▶ **DOCUMENT**
* Begin *
Fleet Street road sign
Fleet Street is a street in
London
, England
named after
the River
Fleet
. It was the home of the
British press until
the 1980s.
Even though the last major British news
office, Reuters, left in 2005, the street's name continues to be used as a metonym for the British
national
press.
History and location
Fleet
Street began as the road from the commercial City of London
to the political hub at Westminster
. The length of Fleet Street marks the
expansion of the City in the 14th century.
At the east end of the
street is where the River
Fleet
flowed against the mediæval walls of
London; at the west end is the Temple Bar
which marks the current city limits, extended to
there in 1329.
To the
south lies the complex of buildings known as The Temple, formerly
the property of the Knights Templar,
which houses two of the four Inns of
Court, the Inner
Temple
and the Middle Temple
. There are many lawyers' offices in the
vicinity.
Publishing
started in Fleet Street around 1500 when William Caxton's apprentice, Wynkyn de Worde, set up a printing shop near
Shoe Lane, while at around the same time Richard Pynson set up as publisher and
printer next to St Dunstan's church
. More printers and publishers followed,
mainly supplying the legal trade in the four Law Inns around the
area. In March 1702, London's first daily newspaper,
The
Daily Courant, was published in
Fleet Street from premises above the White Hart Inn.
* End *
Data listing
* Begin *
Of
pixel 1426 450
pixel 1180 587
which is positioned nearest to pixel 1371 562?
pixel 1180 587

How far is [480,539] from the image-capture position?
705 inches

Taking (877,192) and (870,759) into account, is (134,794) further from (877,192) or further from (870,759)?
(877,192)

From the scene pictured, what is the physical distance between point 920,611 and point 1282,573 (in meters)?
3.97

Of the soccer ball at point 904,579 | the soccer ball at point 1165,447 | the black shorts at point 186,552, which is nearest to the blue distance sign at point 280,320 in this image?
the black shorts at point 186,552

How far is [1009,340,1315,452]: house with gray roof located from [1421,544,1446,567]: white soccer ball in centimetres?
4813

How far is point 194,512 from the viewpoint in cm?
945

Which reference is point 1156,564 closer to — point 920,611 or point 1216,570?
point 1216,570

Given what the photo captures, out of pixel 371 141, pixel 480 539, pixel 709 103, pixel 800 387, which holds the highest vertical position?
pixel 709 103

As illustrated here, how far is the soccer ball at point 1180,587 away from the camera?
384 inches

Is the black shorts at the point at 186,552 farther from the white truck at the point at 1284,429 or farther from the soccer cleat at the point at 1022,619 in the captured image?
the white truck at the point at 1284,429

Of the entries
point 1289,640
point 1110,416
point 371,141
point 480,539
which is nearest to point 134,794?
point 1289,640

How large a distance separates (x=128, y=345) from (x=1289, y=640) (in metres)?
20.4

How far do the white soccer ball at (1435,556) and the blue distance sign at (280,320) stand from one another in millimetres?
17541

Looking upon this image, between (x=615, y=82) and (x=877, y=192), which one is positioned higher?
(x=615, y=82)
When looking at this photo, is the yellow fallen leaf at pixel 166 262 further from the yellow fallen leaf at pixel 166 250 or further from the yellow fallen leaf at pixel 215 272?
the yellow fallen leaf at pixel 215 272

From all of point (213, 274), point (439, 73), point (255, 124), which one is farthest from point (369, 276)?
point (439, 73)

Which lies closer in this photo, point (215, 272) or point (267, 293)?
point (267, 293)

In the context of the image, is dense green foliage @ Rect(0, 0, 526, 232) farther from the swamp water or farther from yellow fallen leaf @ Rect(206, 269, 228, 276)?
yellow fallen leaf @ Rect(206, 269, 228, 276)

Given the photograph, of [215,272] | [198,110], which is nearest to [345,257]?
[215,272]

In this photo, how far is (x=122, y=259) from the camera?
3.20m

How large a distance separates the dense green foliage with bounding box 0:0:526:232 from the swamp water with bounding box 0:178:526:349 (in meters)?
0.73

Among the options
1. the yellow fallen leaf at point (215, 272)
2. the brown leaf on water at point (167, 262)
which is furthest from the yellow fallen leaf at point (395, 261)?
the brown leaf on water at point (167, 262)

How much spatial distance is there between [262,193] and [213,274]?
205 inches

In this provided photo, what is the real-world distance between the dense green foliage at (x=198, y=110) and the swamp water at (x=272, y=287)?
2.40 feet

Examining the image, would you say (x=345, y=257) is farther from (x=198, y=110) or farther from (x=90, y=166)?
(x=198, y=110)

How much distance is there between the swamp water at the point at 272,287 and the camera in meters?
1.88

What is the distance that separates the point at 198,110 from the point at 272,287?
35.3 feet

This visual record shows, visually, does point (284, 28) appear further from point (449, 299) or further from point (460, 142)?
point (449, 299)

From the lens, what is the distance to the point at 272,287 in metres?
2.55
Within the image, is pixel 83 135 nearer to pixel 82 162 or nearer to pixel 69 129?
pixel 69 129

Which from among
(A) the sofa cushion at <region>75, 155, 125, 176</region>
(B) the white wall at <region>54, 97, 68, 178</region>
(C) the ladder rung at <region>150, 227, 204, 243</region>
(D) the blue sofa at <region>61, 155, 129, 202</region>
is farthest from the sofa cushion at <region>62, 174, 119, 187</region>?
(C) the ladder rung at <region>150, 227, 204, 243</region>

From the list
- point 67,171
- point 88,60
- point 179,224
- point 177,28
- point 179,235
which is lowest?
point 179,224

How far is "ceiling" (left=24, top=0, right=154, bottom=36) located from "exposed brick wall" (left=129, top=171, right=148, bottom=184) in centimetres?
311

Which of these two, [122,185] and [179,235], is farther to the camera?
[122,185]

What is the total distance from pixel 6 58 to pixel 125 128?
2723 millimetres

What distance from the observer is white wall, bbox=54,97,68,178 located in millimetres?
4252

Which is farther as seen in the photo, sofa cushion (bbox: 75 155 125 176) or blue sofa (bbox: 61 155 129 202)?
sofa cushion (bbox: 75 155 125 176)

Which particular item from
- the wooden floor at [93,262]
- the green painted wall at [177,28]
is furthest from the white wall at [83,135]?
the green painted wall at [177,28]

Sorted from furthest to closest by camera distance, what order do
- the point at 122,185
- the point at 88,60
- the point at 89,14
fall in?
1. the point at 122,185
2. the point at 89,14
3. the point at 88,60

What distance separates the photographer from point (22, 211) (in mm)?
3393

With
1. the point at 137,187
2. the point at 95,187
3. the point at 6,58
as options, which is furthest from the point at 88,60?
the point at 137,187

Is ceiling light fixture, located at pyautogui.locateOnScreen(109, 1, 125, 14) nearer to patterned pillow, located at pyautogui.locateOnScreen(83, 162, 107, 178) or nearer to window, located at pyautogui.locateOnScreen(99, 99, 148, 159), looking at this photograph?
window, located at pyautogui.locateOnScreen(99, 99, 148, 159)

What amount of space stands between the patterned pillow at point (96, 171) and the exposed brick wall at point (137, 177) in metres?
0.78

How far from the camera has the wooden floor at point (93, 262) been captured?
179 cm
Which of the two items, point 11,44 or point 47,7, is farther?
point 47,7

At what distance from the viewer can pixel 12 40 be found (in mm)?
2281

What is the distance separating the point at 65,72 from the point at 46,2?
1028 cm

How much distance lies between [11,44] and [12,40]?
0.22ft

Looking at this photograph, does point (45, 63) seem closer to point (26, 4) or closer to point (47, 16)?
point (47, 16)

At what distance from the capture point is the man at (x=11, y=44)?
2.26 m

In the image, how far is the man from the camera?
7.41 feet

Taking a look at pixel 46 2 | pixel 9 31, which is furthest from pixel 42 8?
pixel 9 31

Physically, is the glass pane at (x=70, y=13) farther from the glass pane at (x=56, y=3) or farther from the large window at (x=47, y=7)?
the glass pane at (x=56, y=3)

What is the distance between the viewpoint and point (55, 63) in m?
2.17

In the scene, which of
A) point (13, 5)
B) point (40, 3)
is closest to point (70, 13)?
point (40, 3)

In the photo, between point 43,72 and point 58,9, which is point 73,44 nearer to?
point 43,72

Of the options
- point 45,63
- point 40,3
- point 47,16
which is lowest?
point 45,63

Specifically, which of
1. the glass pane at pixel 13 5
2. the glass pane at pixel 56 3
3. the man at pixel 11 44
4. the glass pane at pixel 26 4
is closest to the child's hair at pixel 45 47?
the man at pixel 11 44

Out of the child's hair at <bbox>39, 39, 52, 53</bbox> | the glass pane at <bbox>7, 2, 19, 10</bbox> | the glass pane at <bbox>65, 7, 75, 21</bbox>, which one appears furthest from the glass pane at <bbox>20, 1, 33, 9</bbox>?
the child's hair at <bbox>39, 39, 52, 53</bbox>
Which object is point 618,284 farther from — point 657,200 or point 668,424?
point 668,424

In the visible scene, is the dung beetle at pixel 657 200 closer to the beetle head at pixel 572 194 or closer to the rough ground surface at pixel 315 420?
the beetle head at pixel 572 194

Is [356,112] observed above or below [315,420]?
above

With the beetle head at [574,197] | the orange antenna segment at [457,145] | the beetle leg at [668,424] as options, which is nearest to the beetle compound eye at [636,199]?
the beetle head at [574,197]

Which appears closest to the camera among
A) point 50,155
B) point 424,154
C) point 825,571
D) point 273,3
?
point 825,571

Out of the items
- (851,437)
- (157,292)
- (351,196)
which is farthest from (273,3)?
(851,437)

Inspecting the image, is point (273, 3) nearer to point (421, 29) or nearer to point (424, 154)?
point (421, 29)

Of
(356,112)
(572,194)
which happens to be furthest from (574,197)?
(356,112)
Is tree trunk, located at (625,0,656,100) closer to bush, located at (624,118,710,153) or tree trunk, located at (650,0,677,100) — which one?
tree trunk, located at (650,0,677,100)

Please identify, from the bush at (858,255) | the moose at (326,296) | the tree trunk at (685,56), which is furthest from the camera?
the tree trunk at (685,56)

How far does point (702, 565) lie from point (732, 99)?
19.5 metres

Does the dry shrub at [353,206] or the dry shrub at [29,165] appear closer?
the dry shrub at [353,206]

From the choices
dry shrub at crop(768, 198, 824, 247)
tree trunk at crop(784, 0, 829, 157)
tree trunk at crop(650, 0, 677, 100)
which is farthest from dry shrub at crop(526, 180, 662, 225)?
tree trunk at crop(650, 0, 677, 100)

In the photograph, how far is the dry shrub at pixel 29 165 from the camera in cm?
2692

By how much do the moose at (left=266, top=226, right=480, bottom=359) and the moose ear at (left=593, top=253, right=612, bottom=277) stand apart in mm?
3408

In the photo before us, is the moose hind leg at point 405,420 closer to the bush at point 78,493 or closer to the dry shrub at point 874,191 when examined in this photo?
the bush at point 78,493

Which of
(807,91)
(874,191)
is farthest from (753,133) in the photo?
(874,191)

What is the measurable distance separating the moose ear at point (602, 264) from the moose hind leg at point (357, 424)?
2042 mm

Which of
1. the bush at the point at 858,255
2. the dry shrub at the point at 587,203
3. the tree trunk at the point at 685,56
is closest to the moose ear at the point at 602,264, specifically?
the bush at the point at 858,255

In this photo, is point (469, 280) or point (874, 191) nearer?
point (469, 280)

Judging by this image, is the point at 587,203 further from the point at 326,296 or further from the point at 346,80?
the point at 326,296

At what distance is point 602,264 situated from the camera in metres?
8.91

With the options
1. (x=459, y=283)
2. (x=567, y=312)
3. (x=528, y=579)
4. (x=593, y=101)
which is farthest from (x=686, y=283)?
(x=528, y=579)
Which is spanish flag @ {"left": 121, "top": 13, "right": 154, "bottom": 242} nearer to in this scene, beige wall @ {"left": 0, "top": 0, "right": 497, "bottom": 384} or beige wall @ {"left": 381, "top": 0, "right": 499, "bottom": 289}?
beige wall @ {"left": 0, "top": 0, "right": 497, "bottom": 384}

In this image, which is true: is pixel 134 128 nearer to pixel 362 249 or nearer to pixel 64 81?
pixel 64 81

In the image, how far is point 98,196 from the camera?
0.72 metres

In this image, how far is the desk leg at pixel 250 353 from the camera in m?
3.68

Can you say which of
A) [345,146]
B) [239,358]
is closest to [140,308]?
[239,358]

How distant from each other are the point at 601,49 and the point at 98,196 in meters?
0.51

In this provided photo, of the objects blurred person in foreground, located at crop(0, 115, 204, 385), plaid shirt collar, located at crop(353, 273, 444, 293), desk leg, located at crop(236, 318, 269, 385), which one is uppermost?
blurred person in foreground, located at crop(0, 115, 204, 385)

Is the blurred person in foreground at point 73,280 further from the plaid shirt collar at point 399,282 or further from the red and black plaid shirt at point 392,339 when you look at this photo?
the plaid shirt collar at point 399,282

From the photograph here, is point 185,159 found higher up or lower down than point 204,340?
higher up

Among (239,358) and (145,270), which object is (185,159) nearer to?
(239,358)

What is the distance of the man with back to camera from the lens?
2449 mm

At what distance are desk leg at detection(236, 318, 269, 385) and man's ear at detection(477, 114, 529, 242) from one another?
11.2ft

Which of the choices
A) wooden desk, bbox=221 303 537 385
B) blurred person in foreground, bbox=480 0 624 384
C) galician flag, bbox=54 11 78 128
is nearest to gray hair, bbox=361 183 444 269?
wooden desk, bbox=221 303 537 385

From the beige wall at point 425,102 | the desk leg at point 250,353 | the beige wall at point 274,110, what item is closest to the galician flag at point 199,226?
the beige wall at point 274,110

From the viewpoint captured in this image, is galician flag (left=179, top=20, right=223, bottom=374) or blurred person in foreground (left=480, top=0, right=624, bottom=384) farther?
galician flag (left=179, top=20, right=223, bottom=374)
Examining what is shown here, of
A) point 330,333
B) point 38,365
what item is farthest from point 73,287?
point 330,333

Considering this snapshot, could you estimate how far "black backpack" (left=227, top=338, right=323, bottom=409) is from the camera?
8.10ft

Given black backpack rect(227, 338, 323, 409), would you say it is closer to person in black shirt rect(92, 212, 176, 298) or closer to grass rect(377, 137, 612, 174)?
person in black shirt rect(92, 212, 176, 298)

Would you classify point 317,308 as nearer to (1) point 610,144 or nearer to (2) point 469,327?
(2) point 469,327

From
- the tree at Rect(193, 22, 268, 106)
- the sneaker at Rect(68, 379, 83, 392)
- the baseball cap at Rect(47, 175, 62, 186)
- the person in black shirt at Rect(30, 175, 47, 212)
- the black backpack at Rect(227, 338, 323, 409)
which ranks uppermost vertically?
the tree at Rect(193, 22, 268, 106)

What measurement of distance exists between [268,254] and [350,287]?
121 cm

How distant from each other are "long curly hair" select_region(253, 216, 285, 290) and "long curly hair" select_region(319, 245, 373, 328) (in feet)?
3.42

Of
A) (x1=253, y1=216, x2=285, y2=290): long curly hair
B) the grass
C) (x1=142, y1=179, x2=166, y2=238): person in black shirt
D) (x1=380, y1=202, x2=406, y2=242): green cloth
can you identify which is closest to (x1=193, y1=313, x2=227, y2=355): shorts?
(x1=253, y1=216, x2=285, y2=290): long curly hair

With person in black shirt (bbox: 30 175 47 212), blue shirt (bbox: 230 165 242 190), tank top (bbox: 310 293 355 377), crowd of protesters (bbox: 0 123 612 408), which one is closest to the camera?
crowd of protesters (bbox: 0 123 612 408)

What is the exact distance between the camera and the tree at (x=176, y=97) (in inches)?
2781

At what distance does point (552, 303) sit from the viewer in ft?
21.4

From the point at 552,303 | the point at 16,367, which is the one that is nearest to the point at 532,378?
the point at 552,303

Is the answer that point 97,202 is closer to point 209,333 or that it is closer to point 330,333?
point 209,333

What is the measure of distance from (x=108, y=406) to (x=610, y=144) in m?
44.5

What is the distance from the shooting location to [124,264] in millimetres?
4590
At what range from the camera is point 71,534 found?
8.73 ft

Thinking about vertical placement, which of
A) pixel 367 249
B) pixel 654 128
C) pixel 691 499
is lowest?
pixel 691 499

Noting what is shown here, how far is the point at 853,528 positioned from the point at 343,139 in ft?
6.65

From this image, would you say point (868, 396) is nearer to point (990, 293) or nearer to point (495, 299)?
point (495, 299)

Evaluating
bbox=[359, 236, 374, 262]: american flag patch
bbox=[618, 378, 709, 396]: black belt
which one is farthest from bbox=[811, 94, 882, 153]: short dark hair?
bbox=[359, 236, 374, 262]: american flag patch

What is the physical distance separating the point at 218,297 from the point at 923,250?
* End *
▶ **WHAT THE TASK REQUIRES**
In the Fleet Street article, what was the name of London's first daily newspaper?

▶ **WRITTEN SOLUTION**
The Daily Courant